There’s something special about fruit in a baked good on a Sunday. Maybe it’s the association with brunch or the fact that farmer’s markets (my local ones at least) are usually found on Sundays. Personally, I think it’s that different kind of sweetness that fruit has. Just how there’s something extra sweet about a lazy Sunday that no other day has.
Bananas in particular are just one of those things that warm my heart when found in a baked good. Even though overripe mashed bananas look a little… strange..
but I let that slide due to their high levels of flavour and deliciousness. In the end, that’s all that matters.
I love them so much that in my banana bread (a particular favourite of mine) I put 6 bananas in a standard size loaf. But were not talking banana bread today. We’re talking something a little more decadent. Something that uses cake flour instead of all purpose.
Something with pecans.
Toasted pecans. I love the dark flavour the toasting brings to the pecans, especially against the soft sweetness of bananas.
A little cinnamon, buttermilk, amd other baking essentials…
A little time in a hot oven…
And then the real decadence… a caramel buttercream.
Put them all together and what do you get? A banana pecan cupcake. And in a cupcake, bananas are still quite special.
They provide the cupcake with a moist crumb with little banana ribbons of flavour. Oh yes.
Banana Pecan Cupcakes
- 3 cups sifted cake flour (not self-rising)
- 1 1/2 teaspoons baking soda
- 3/4 teaspoon baking powder
- 3/4 teaspoon salt
- 1 teaspoon ground cinnamon
- 3/4 cup (1 1/2 sticks) unsalted butter, softened
- 1 1/2 cups packed light-brown sugar
- 3 large eggs, room temperature
- 4 very ripe large bananas, mashed (about 2 cups), plus sliced bananas for garnish
- 3/4 cup buttermilk
- 1/2 teaspoon pure vanilla extract
- 1 cup chopped pecans (For more flavour, toast pecans at 350 degrees for 8-10 minutes, mixing occasionally)
- 1 cup plus 2 tablespoons sugar
- 1/4 cup water
- 1/4 cup heavy cream
- 1 1/2 cups (3 sticks) unsalted butter, softened
- 4 large egg whites, room temperature
- 1 teaspoon pure vanilla extract
- Cupcakes: Preheat oven to 350 degrees. Line standard muffin tins with paper liners. Whisk flour, baking soda, baking powder, salt and cinnamon in a large bowl. In another bowl, whisk together bananas, buttermilk and vanilla.
- Cream butter and sugar with a mixer until light and fluffy. Add eggs, 1 at a time, beating after each addition.
- Reduce speed to low. Add dry ingredients to butter mixture in 3 additions, alternating with the banana mixture and ending with dry. Scrape sides of bowl. Stir in pecans by hand. Divide batter among muffin cups, filling each 3/4 full.

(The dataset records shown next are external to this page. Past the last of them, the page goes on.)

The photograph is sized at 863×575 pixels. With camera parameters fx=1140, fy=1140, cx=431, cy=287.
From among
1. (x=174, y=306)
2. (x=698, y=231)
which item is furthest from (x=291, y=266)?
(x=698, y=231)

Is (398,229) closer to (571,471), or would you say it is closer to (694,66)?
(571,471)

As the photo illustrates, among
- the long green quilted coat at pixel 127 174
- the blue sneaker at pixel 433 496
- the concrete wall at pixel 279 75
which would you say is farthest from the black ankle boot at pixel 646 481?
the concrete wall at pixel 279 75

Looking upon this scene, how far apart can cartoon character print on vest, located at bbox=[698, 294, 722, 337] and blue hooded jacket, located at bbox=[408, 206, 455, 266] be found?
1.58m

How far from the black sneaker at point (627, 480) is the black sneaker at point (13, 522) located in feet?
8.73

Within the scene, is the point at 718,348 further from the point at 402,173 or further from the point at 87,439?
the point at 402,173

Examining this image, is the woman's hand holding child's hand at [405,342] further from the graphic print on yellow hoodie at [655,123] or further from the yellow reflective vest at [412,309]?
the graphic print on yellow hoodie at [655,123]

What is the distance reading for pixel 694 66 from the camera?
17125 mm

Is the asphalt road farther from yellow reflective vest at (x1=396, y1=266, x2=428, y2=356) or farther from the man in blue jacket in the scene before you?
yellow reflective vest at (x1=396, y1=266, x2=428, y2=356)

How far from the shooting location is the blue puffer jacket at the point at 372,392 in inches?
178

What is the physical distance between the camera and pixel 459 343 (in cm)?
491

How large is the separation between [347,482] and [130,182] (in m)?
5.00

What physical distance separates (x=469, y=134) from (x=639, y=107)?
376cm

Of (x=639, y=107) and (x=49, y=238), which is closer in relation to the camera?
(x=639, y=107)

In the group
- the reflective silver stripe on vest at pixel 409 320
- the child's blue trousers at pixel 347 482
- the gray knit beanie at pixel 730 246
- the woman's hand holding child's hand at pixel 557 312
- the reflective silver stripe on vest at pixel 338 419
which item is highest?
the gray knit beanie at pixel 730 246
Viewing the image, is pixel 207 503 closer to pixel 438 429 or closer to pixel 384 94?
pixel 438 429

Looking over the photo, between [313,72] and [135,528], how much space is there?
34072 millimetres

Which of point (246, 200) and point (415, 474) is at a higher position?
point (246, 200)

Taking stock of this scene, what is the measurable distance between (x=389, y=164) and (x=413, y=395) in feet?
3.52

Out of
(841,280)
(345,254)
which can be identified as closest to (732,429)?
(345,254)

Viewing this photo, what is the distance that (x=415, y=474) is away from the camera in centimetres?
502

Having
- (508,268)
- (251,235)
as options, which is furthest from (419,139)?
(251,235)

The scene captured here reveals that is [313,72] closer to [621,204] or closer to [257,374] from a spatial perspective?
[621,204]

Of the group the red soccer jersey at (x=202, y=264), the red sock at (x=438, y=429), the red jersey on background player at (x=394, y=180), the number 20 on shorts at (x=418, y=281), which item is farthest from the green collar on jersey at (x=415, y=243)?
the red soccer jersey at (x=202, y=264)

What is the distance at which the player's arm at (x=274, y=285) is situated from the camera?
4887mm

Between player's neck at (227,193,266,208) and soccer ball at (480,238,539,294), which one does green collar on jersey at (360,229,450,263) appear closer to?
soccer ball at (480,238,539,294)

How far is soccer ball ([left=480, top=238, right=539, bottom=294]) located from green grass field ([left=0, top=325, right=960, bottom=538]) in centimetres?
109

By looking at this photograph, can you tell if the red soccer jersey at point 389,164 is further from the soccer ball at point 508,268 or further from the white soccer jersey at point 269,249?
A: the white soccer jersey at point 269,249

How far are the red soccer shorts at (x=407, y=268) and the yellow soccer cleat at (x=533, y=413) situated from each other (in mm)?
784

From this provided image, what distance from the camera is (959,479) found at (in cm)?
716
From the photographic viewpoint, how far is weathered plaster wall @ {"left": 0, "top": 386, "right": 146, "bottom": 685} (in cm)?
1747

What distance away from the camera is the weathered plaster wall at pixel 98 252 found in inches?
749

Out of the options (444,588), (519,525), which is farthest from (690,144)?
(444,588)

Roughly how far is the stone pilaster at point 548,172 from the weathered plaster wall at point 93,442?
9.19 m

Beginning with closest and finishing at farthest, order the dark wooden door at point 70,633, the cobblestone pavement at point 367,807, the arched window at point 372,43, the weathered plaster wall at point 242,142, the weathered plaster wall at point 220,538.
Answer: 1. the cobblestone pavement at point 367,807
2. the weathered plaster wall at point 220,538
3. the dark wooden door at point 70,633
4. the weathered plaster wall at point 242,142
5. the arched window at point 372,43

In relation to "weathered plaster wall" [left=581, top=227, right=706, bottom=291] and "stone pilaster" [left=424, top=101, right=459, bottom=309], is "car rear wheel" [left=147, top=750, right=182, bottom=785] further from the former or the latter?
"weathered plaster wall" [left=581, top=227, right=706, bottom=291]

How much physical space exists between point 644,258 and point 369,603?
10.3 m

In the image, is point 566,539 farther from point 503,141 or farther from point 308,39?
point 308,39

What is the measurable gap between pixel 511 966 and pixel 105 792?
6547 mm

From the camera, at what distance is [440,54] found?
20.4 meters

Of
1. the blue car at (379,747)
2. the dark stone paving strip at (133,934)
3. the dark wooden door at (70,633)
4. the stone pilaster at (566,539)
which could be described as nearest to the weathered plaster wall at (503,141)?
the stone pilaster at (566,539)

- Bake cupcakes until testers inserted into centers come out clean, about 20 minutes. Let cool in tins on wire racks.
- Buttercream: Bring 1/2 cup plus 2 tablespoons sugar and the water to a boil in a medium saucepan. Wash sides of pan with a wet pastry brush to prevent sugar crystals from forming. Cook, undisturbed, until caramel is dark amber. Remove from heat, and slowly add cream, stirring with a wooden spoon until smooth. Let cool.
- Beat butter with a mixer on medium speed until pale and fluffy, about 3 minutes. Transfer to a large bowl.
- Place whites and remaining 1/2 cup sugar in a heatproof mixer bowl set over a pot of simmering water. Whisk until sugar dissolves and mixture registers 160 degrees on a candy thermometer.
- Remove from heat, and attach bowl to a mixer. Whisk on medium speed for 5 minutes. Increase speed to medium-high, and whisk until stiff, glossy peaks form, about 6 minutes. Reduce speed to medium, and add beaten butter, cup at a time, whisking well after each addition. Whisk in vanilla.
- Switch to paddle attachment. With mixer on low speed, add caramel, and beat until smooth, 3 to 5 minutes. Use immediately, or cover, and refrigerate for up to 3 days. (Bring to room temperature, and beat on low speed until smooth before using.)
- Assembly: Frost cooled cupcakes using an offset spatula. Place 2 slices of banana on top for garnish. (Tip: to stop slices from browning, dip them in a little lemon juice first)
Makes 28 cupcakes. Frosted cupcakes will keep, covered and refrigerated, for up to 2 days.